## Text
■ ■ ■
Section 11 – When facts not otherwise relevant become relevant

Facts not otherwise relevant are relevant—

  1. if they are inconsistent with any fact in issue or relevant fact;
  2. if by themselves or in connection with other facts they make the existence or non-existence of any fact in issue or relevant fact highly probable or improbable.

Illustrations

  1. The question is whether A committed a crime at Calcutta on a certain day.
    The fact that, on that day, A was at Lahore is relevant.
    The fact that, near the time when the crime was committed, A was at a distance from the place where it was committed, which would render it highly improbable, though not impossible, that he committed it, is relevant.
  2. The question is, whether A committed a crime.
    The circumstances are such that the crime must have been committed either by A, B, C or D. Every fact which shows that the crime could have been committed by none else and that it was not committed by either B, C or D is relevant.

Section 12 – In suits for damages, facts tending to enable Court to determine amount are relevant

In suits in which damages are claimed, any fact which will enable the Court to determine the amount of damages which ought to be awarded, is relevant.

Section 13 – Facts relevant when right or custom is in question

Where the question is as to the existence of any right or custom, the following facts are relevant—

  1. any transaction by which the right or custom in question was created, claimed, modified, recognized, asserted, or denied, or which was inconsistent with its existence;
  2. particular instances in which the right or custom was claimed, recognized, or exercised or in which its exercise was disputed, asserted or departed from.

Illustrations
The question is, whether A has a right to a fishery. A deed conferring the fishery on A’s ancestors, a mortgage of the fishery by A’s father, a subsequent grant of the fishery by A’s father, irreconcilable with the mortgage, particular instances in which A’s father exercised the right, or in which the exercise of the right was stopped by A’s neighbours are relevant facts.

Section 14 – Facts showing existence of state of mind, or of body or bodily feeling

Facts showing the existence of any state of mind, such as intention, knowledge, good faith, negligence, rashness, ill-will or good-will towards any particular person, or showing the existence of any state of body or bodily feeling, are relevant, when the existence of any such state of mind or body or bodily feeling, is in issue or relevant.

Explanations

  1. A fact relevant as showing the existence of a relevant state of mind must show that the state of mind exists, not generally, but in reference to the particular matter in question.
  2. But where, upon the trial of a person accused of an offence, the previous commission by the accused of an offence is relevant within the meaning of this section, the previous conviction of such person shall also be a relevant fact.

Illustrations

  1. A is accused of receiving stolen goods knowing them to be stolen. It is proved that he was in possession of a particular stolen article.
    The fact that, at the same time, he was in possession of many other stolen articles is relevant, as tending to show that he knew each and all of the articles of which he was in possession, to be stolen.
  2. A is accused of fraudulently delivering to another person a counterfeit coin which, at the time when he delivered it, he knew to be counterfeit.
    The fact that, at the time of its delivery, A was possessed of a number of other pieces of counterfeit coin is relevant.
    The fact that A had been previously convicted of delivering to another person as genuine a counterfeit coin knowing it to be counterfeit is relevant.
  3. A sues B for damage done by a dog of B’s which B knew to be ferocious.
■ ■ ■
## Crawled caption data
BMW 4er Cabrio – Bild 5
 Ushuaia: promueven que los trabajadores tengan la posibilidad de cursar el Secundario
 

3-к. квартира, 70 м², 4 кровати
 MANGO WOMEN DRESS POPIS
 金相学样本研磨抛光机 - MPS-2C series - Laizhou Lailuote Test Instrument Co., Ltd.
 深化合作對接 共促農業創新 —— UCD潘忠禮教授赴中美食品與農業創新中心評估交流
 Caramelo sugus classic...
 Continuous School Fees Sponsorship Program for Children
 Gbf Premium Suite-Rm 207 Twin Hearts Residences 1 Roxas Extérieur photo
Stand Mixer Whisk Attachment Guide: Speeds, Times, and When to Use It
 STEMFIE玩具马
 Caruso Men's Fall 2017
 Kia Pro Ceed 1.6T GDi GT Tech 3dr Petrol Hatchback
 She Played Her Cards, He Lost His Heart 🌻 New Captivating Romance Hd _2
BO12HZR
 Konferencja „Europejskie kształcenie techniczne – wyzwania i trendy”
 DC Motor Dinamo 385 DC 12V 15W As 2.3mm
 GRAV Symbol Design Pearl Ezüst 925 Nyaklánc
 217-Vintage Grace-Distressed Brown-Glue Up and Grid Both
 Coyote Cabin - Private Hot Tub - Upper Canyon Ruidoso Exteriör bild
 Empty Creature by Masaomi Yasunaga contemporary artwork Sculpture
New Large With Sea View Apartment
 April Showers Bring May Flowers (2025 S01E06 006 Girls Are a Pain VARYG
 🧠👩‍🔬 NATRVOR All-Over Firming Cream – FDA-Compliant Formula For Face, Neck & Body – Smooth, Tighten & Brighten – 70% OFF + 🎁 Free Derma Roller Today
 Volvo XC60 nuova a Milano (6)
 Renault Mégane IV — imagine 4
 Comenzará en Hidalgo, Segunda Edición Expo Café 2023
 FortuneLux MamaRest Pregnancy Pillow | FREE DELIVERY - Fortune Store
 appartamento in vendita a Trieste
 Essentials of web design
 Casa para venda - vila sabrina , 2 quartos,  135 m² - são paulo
■ ■ ■
## Task set
1. In the evidence law sections, what facts does Section 12 make relevant in suits where damages are claimed?
2. Write the next part of the evidence law sections, starting after the final sentence shown.

## Task-by-task results
1. Any fact that will enable the Court to determine the amount of damages that ought to be awarded.

2.
    The facts that the dog had previously bitten X, Y, and Z, and that they had made complaints to B, are relevant.
  4. The question is whether A, the acceptor of a bill of exchange, knew that the name of the payee was fictitious.
    The fact that A had accepted other bills drawn in the same manner before they could have been transmitted to him by the payee if the payee had been a real person, is relevant, as showing that A knew that the payee was a fictitious person.
  5. A is accused of defaming B by publishing an imputation intended to harm the reputation of B.
    The fact of previous publications by A respecting B, showing ill-will on the part of A towards B, is relevant, as proving A’s intention to harm B’s reputation by the particular publication in question.
    The facts that there was no previous quarrel between A and B, and that A repeated the matter complained of as he heard it, are relevant, as showing that A did not intend to harm the reputation of B.
  6. A is sued by B for fraudulently representing to B that C was solvent, whereby B, being induced to trust C, who was insolvent, suffered loss.
    The fact that at the time when A represented C to be solvent, C was supposed to be solvent by his neighbours and by persons dealing with him, is relevant, as showing that A made the representation in good faith.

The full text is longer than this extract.